──────── MATERIAL TO PROCESS

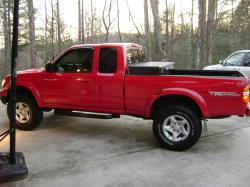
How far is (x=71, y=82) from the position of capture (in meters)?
6.68

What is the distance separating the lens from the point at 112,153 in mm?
5723

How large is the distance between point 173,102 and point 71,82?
206 cm

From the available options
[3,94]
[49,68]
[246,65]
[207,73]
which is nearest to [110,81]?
[49,68]

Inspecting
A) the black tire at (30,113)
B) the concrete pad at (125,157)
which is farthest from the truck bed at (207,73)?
the black tire at (30,113)

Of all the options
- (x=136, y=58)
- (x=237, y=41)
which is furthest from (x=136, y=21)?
(x=136, y=58)

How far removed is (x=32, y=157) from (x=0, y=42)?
33.4 metres

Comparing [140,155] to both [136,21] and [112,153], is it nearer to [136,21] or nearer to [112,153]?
[112,153]

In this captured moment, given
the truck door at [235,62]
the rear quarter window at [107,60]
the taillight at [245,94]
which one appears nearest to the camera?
the taillight at [245,94]

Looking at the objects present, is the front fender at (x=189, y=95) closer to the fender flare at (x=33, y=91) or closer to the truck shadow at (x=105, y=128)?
the truck shadow at (x=105, y=128)

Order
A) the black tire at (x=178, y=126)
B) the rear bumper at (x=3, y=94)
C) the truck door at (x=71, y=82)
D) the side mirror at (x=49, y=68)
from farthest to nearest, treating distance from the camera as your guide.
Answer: the rear bumper at (x=3, y=94) < the side mirror at (x=49, y=68) < the truck door at (x=71, y=82) < the black tire at (x=178, y=126)

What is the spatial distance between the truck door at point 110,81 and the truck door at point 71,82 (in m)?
0.17

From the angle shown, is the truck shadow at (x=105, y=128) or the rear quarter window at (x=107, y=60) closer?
the rear quarter window at (x=107, y=60)

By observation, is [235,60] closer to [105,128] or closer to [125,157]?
[105,128]

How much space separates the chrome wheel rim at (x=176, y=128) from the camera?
5.76 meters
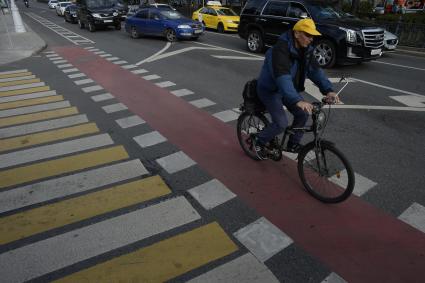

────────────────

**INSTRUCTION**: Count the lines in the rows above that contain the string "rear", matching case exactly, and reply with only that number.

**TASK RESULT**: 5